First thing they teach you on your new job in DC.

WHAT EVER YOU DO...JUST DON'T BREAK THE 11th COMMANDMENT!

{THOU SHALT NOT GET CAUGHT...BREAKING THE FIRST TEN}
 

FAQ: Discussing the Kobe Treaty on Greenhouse Gasses

What is the Kobe Treaty on Greenhouse Gases?

The Kobe Treaty on Greenhouse Gases is an international agreement that aims to reduce the emission of greenhouse gases, which contribute to global climate change. It was adopted in 1997 and has been signed by over 190 countries.

Why was the Kobe Treaty created?

The Kobe Treaty was created in response to growing concerns about the impact of greenhouse gas emissions on the environment and the Earth's climate. It aims to reduce these emissions and mitigate the effects of climate change.

What are the main goals of the Kobe Treaty?

The main goals of the Kobe Treaty are to reduce greenhouse gas emissions, promote sustainable development, and increase the resilience of countries to the impacts of climate change. It also aims to facilitate cooperation between countries in addressing climate change.

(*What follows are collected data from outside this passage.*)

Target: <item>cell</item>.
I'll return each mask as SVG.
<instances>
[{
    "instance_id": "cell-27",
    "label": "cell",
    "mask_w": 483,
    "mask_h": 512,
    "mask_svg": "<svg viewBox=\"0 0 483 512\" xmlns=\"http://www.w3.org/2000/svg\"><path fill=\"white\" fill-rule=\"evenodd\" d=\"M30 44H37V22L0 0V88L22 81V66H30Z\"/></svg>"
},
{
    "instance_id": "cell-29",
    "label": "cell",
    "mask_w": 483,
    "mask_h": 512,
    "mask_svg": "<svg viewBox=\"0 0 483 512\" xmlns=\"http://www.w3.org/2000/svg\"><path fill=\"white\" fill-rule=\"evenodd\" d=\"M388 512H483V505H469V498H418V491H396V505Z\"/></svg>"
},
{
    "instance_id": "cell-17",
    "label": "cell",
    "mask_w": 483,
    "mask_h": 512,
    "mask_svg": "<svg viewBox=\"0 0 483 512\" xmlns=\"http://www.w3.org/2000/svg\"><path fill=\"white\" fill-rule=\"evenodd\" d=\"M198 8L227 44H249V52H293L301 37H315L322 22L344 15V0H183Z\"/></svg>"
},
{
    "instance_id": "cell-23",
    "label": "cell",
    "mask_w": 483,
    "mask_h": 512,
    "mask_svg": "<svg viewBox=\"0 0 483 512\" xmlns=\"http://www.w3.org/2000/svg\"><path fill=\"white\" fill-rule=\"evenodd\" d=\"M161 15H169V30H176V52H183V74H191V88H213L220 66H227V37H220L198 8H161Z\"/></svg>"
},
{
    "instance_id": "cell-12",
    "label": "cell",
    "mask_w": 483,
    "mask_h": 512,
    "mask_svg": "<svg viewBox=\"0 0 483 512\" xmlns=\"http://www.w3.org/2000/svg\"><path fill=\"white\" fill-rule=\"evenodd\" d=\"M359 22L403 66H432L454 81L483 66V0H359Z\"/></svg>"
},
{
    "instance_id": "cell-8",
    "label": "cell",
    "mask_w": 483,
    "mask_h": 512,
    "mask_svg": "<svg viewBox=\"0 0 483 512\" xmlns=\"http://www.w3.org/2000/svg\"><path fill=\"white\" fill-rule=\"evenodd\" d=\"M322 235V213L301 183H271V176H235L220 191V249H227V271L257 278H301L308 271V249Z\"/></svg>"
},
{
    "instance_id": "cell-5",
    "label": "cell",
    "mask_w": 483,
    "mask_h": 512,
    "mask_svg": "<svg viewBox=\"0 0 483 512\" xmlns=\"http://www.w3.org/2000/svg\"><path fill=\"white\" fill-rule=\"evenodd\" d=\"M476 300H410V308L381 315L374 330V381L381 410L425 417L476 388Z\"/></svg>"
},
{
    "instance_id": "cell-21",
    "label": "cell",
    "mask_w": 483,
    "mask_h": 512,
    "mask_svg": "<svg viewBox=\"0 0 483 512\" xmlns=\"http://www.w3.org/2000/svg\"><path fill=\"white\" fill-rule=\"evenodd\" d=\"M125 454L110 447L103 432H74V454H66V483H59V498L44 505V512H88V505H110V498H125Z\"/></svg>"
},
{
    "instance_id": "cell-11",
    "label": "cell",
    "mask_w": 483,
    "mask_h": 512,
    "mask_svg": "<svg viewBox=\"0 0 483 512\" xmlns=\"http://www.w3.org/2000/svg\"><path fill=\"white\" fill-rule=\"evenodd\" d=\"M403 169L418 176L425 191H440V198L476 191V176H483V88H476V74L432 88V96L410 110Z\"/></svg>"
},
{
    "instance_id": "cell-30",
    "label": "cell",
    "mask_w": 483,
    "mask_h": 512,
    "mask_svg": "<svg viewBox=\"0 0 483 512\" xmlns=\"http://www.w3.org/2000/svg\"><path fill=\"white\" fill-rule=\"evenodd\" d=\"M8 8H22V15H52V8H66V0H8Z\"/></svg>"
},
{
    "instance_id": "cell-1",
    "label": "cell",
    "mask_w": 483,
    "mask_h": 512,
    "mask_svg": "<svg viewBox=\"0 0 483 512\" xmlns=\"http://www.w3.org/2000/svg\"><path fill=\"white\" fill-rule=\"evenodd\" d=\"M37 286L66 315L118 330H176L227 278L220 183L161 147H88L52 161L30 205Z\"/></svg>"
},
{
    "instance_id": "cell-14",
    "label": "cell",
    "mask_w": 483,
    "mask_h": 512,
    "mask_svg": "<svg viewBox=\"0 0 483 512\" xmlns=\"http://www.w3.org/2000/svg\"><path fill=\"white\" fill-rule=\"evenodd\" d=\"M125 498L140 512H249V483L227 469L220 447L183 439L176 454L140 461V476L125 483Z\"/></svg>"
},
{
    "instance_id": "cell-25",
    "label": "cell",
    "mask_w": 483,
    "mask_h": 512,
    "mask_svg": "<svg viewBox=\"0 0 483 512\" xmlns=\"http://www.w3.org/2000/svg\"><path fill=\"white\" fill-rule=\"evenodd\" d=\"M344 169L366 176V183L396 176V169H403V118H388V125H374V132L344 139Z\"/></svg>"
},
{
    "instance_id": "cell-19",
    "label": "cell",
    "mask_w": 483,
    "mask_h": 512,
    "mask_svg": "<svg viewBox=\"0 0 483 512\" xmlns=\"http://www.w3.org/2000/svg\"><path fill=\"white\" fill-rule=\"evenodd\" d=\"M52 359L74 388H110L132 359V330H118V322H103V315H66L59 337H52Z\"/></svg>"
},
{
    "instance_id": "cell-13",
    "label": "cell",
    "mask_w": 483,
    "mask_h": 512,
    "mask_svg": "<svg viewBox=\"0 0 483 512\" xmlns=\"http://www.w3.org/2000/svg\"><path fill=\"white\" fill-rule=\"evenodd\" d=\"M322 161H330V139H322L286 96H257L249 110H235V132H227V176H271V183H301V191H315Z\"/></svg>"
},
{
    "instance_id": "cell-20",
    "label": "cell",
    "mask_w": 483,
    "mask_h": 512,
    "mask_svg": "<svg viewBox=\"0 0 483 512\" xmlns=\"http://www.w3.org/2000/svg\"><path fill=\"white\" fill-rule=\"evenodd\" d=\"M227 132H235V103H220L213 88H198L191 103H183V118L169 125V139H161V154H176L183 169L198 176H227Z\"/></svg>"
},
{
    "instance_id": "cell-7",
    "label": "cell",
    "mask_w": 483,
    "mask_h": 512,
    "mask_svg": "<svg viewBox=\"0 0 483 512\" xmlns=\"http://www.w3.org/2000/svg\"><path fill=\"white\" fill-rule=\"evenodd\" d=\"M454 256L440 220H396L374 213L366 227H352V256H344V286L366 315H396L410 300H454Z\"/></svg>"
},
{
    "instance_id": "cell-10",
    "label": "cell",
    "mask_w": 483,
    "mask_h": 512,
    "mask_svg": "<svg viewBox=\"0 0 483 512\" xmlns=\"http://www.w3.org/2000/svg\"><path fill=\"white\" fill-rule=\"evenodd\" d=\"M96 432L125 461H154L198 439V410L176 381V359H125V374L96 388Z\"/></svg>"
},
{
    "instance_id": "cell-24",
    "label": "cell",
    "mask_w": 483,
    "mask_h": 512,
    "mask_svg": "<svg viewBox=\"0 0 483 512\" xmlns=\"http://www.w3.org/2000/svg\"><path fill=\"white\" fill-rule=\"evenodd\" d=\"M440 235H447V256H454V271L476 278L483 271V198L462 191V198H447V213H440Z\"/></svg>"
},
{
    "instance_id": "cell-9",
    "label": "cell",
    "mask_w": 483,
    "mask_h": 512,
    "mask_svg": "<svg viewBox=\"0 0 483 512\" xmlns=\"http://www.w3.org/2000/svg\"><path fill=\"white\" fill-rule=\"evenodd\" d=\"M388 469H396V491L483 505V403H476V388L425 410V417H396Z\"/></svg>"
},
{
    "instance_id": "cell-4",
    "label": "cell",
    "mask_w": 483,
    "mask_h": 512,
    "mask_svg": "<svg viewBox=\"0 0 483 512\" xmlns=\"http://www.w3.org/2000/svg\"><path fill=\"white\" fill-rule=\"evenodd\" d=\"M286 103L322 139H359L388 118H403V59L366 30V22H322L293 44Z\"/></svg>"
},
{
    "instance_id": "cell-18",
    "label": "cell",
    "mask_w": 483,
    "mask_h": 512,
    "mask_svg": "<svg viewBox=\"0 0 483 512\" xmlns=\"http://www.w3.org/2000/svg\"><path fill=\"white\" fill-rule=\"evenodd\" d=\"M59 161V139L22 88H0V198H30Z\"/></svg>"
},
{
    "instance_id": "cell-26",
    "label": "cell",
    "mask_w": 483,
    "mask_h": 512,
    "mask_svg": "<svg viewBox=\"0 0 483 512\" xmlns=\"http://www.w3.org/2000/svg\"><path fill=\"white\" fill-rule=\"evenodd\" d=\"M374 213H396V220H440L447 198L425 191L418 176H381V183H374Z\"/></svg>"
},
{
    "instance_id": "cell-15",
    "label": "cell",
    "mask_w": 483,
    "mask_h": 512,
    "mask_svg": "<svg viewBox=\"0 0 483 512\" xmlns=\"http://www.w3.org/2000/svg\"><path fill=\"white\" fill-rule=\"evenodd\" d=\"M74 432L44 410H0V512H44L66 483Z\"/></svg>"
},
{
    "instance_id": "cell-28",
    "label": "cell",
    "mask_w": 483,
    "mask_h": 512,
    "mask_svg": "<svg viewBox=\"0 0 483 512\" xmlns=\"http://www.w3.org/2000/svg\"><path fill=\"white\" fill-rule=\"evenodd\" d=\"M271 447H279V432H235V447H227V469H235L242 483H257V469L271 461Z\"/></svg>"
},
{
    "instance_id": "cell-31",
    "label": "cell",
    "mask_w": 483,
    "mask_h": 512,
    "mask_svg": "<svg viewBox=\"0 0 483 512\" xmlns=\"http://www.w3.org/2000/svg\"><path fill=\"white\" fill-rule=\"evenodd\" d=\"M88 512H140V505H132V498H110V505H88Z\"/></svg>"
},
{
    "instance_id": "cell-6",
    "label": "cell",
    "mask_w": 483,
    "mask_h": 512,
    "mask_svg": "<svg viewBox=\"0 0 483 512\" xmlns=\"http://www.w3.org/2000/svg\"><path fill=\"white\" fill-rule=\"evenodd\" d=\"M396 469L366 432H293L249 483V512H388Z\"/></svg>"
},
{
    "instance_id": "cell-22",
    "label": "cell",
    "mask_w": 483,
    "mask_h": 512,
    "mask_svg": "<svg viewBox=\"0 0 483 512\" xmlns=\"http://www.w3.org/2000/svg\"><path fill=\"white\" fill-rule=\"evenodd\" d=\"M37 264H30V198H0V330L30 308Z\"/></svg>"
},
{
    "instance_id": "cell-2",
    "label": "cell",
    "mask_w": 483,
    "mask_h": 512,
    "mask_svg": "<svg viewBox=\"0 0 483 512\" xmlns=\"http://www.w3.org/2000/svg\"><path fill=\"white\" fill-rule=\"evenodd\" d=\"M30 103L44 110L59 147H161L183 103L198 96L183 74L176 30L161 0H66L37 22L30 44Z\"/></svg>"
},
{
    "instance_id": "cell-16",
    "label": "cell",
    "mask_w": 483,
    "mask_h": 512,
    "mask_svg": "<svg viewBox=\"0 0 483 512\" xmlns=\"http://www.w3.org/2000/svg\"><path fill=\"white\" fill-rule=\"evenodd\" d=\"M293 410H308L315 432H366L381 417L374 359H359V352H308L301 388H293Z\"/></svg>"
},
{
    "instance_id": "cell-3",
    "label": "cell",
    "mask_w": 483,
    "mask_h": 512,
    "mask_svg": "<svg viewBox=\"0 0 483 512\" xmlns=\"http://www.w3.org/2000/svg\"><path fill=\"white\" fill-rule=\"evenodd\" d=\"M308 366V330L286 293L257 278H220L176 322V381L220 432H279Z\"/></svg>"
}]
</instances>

How does the Kobe Treaty work?

The Kobe Treaty sets binding targets for countries to reduce their greenhouse gas emissions. Each country must create a plan to meet their targets and regularly report on their progress. The treaty also includes provisions for financial and technological support to developing countries.

Has the Kobe Treaty been successful?

The effectiveness of the Kobe Treaty has been a subject of debate. While it has led to some progress in reducing emissions, many argue that it has not been enough to prevent significant impacts from climate change. Additionally, some countries have not met their targets and there is a need for stronger enforcement mechanisms.